Selected passage ▸
=== Begin Enclosure ===

MATERIAL ADVERSE CHANGE

As at the Latest Practicable Date, the Directors are not aware of any material adverse change in the financial or trading position of the Company since 31st December, 2003, the date to which the latest published audited consolidated financial statements of the Group were made up.

COMPETING INTERESTS

None of the Directors (as defined in the Listing Rules) and their respective associates have any interests in a business, which competes or may compete with the business of the Group.

SERVICE CONTRACTS

As at the Latest Practicable Date, none of the Directors has entered into or proposed to enter into any service contract with the Company which will not expire or may not be terminated by the Company within a year without payment of any compensation (other than statutory compensation).

LITIGATION

As at the Latest Practicable Date, no member of the Group was engaged in any litigation or claims of material importance and, so far as the Directors are aware, no litigation or claims of material importance are pending or threatened by or against any member of the Group.

=== End Enclosure ===

Saved data entries:
=== Begin Enclosure ===

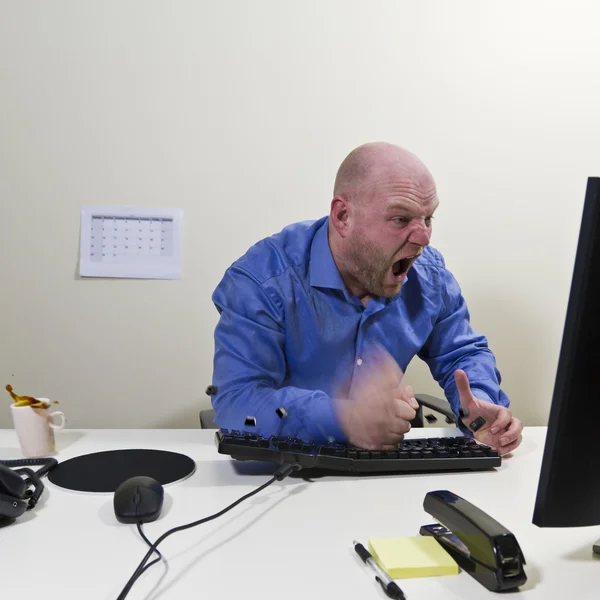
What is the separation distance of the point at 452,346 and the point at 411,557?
3.25ft

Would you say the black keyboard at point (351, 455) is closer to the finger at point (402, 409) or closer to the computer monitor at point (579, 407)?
the finger at point (402, 409)

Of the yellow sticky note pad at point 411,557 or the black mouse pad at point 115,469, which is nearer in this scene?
the yellow sticky note pad at point 411,557

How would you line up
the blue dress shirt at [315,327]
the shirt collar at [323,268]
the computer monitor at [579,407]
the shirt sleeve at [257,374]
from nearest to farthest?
1. the computer monitor at [579,407]
2. the shirt sleeve at [257,374]
3. the blue dress shirt at [315,327]
4. the shirt collar at [323,268]

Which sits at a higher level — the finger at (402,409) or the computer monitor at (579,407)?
the computer monitor at (579,407)

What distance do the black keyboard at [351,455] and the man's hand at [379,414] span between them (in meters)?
0.03

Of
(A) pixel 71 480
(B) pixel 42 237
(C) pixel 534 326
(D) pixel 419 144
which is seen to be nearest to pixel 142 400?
(B) pixel 42 237

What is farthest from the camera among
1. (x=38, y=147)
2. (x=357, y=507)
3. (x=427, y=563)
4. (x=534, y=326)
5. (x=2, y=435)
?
(x=534, y=326)

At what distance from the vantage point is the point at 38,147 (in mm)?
1847

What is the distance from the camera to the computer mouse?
722 millimetres

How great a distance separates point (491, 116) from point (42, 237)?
156 centimetres

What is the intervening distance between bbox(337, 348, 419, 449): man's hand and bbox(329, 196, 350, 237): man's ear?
20.9 inches

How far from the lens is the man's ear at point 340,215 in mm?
1454

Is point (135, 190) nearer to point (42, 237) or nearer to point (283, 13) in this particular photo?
point (42, 237)

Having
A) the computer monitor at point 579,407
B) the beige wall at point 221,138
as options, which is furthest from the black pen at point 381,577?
the beige wall at point 221,138
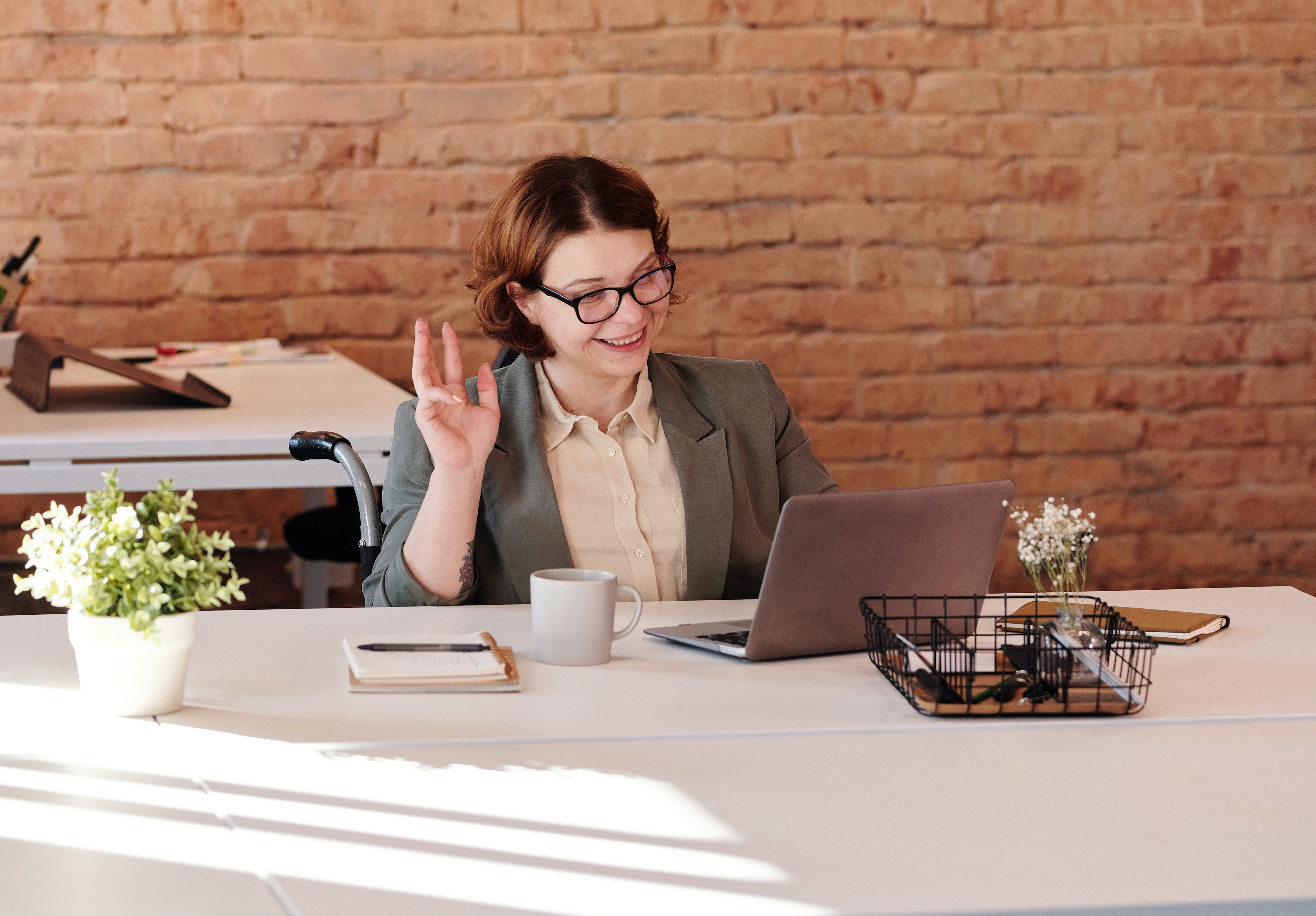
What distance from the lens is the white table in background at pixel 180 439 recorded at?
84.4 inches

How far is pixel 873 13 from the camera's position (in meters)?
3.81

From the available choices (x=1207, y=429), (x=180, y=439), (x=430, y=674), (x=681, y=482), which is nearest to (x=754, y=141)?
(x=1207, y=429)

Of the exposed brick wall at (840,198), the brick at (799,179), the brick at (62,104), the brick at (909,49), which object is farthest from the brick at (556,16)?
the brick at (62,104)

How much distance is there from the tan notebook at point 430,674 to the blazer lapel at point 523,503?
354 mm

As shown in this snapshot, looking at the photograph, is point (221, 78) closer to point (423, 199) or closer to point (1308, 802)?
point (423, 199)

=== End Enclosure ===

Your tasks ▸
A – In the company disclosure text, to what date were the Group's latest published audited consolidated financial statements made up?
B – Continue the company disclosure text after its last sentence by adding one more section with a capitalized heading, in the same style.

Expected responses ▸
A – 31st December, 2003.

B –
MISCELLANEOUS

  • (a) The registered office of the Company is situated at Clarendon House, 2 Church Street, Hamilton HM 11, Bermuda. The head office and principal place of business of the Company is at 1st Floor, Hing Lung Commercial Building, 68 Bonham Street East, Hong Kong.

  • (b) The company secretary and qualified accountant of the Company is Mr. Chan Chi Ngai, John. Mr. Chan is an associate member of the Hong Kong Society of Accountants and a fellow member of Association of Chartered Certified Accountants. He is also a Certified Public Accountant in Hong Kong.

  • (c) The English version of this circular shall prevail over the Chinese text.